§ **Short task**: Can you rewrite these entries with every "khaki pants" changed to "tan trousers" and nothing else altered?

++++ Record set ++++

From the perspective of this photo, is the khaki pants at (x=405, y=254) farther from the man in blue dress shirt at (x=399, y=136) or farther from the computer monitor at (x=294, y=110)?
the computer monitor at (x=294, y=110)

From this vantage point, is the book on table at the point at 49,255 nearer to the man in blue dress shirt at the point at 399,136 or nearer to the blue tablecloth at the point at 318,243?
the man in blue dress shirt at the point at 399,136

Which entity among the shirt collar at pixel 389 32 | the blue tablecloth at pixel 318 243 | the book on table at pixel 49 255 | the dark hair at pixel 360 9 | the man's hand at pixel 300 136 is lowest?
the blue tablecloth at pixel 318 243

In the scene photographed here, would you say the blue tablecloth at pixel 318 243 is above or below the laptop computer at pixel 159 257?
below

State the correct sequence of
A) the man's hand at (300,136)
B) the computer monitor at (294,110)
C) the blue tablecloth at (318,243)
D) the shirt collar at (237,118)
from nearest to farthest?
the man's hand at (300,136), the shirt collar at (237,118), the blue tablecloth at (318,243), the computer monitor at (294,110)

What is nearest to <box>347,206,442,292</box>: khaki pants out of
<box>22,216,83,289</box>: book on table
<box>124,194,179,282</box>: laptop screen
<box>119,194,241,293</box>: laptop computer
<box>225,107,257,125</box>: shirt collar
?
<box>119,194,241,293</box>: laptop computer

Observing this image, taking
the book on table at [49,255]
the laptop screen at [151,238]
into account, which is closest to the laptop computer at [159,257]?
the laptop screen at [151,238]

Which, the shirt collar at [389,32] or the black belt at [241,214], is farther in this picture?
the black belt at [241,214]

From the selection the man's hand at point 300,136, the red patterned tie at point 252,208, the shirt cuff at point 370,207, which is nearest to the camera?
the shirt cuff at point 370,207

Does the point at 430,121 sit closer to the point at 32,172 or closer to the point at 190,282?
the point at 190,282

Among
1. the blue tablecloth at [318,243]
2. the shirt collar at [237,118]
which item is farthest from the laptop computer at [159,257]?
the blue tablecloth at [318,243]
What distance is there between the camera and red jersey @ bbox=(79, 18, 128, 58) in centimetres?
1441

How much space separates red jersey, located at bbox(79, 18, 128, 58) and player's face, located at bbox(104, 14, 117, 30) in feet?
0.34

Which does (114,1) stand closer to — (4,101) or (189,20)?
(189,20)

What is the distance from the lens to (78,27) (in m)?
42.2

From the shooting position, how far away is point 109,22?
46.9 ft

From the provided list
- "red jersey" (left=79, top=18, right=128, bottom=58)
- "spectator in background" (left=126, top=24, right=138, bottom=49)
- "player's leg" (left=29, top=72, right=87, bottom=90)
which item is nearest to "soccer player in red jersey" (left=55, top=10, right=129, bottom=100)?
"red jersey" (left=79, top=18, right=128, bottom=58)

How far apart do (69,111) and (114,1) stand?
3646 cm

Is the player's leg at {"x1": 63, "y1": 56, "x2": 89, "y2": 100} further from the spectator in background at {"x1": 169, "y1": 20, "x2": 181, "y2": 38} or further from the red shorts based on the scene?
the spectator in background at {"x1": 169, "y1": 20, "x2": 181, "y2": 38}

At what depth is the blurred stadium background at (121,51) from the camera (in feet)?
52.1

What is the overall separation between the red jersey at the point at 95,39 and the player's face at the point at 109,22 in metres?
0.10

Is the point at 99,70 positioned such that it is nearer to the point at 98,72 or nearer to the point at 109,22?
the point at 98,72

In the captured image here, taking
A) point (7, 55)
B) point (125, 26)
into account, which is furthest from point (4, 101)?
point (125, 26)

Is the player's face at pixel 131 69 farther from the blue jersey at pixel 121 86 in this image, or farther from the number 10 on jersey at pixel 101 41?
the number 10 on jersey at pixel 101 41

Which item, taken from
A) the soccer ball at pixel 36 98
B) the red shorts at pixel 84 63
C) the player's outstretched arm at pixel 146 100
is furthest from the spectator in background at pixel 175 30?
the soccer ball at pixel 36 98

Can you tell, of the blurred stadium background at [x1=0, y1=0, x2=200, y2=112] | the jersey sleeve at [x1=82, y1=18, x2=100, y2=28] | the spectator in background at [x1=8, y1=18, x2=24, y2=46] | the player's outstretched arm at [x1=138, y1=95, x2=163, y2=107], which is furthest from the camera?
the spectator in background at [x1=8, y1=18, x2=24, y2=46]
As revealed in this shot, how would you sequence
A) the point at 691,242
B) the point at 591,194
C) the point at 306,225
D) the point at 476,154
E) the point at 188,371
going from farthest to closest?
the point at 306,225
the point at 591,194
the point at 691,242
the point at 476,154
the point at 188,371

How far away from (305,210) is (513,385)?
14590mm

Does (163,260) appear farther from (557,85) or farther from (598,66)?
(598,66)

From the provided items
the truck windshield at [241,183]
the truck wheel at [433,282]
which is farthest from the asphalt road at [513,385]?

++++

§ **Exercise response**:
From the perspective of this photo, is the tan trousers at (x=405, y=254) farther from the man in blue dress shirt at (x=399, y=136) or farther from the computer monitor at (x=294, y=110)?
the computer monitor at (x=294, y=110)

From this vantage point, is the book on table at the point at 49,255 nearer to the man in blue dress shirt at the point at 399,136 or nearer to the blue tablecloth at the point at 318,243?
the man in blue dress shirt at the point at 399,136

Which entity among the shirt collar at pixel 389 32 | the blue tablecloth at pixel 318 243 | the book on table at pixel 49 255 | the dark hair at pixel 360 9 | the man's hand at pixel 300 136 is lowest?
the blue tablecloth at pixel 318 243

In the scene photographed here, would you say the blue tablecloth at pixel 318 243 is above or below the laptop computer at pixel 159 257?
below

State the correct sequence of
A) the man's hand at (300,136)
B) the computer monitor at (294,110)
C) the blue tablecloth at (318,243)
D) the shirt collar at (237,118)
from nearest to farthest?
the man's hand at (300,136), the shirt collar at (237,118), the blue tablecloth at (318,243), the computer monitor at (294,110)

What is nearest to <box>347,206,442,292</box>: tan trousers out of
<box>22,216,83,289</box>: book on table
<box>124,194,179,282</box>: laptop screen
<box>119,194,241,293</box>: laptop computer
<box>225,107,257,125</box>: shirt collar
?
<box>119,194,241,293</box>: laptop computer

Observing this image, taking
the book on table at [49,255]
the laptop screen at [151,238]
into account, which is closest to the laptop computer at [159,257]?
the laptop screen at [151,238]

Which, the shirt collar at [389,32] or the black belt at [241,214], is farther in this picture?
the black belt at [241,214]

From the selection the man's hand at point 300,136, the red patterned tie at point 252,208, the shirt cuff at point 370,207, which is nearest to the camera?
the shirt cuff at point 370,207

Does the point at 430,121 sit closer to the point at 32,172 or closer to the point at 190,282?
the point at 190,282

Among
1. the blue tablecloth at [318,243]
2. the shirt collar at [237,118]
which item is farthest from the laptop computer at [159,257]?
the blue tablecloth at [318,243]
What distance is there between the camera and red jersey @ bbox=(79, 18, 128, 58) in centimetres?
1441

How much space separates red jersey, located at bbox(79, 18, 128, 58) and player's face, located at bbox(104, 14, 117, 30) in feet?
0.34

Which does (114,1) stand closer to — (4,101) or (189,20)?
(189,20)

What is the distance from the lens to (78,27) (in m)?
42.2

From the shooting position, how far away is point 109,22?
46.9 ft

From the provided list
- "red jersey" (left=79, top=18, right=128, bottom=58)
- "spectator in background" (left=126, top=24, right=138, bottom=49)
- "player's leg" (left=29, top=72, right=87, bottom=90)
which item is nearest to "soccer player in red jersey" (left=55, top=10, right=129, bottom=100)?
"red jersey" (left=79, top=18, right=128, bottom=58)

How far apart do (69,111) and (114,1) stand?
3646 cm

Is the player's leg at {"x1": 63, "y1": 56, "x2": 89, "y2": 100} further from the spectator in background at {"x1": 169, "y1": 20, "x2": 181, "y2": 38} or further from the red shorts based on the scene?
the spectator in background at {"x1": 169, "y1": 20, "x2": 181, "y2": 38}

At what depth is the blurred stadium background at (121,51) from the camera (in feet)?
52.1

What is the overall separation between the red jersey at the point at 95,39 and the player's face at the point at 109,22 in metres?
0.10

Is the point at 99,70 positioned such that it is nearer to the point at 98,72 or nearer to the point at 109,22?
the point at 98,72

In the captured image here, taking
A) point (7, 55)
B) point (125, 26)
into account, which is furthest from point (4, 101)?
point (125, 26)

Is the player's face at pixel 131 69 farther from the blue jersey at pixel 121 86 in this image, or farther from the number 10 on jersey at pixel 101 41?
the number 10 on jersey at pixel 101 41

Which item, taken from
A) the soccer ball at pixel 36 98
B) the red shorts at pixel 84 63
C) the player's outstretched arm at pixel 146 100
is furthest from the spectator in background at pixel 175 30?
the soccer ball at pixel 36 98

Can you tell, of the blurred stadium background at [x1=0, y1=0, x2=200, y2=112] | the jersey sleeve at [x1=82, y1=18, x2=100, y2=28] | the spectator in background at [x1=8, y1=18, x2=24, y2=46] | the player's outstretched arm at [x1=138, y1=95, x2=163, y2=107], which is furthest from the camera?
the spectator in background at [x1=8, y1=18, x2=24, y2=46]
As revealed in this shot, how would you sequence
A) the point at 691,242
B) the point at 591,194
C) the point at 306,225
D) the point at 476,154
E) the point at 188,371
going from farthest to closest?
the point at 306,225
the point at 591,194
the point at 691,242
the point at 476,154
the point at 188,371

How far away from (305,210) is (513,385)?
14590mm

Does (163,260) appear farther from (557,85) or farther from (598,66)?
(598,66)

From the provided items
the truck windshield at [241,183]
the truck wheel at [433,282]
which is farthest from the asphalt road at [513,385]?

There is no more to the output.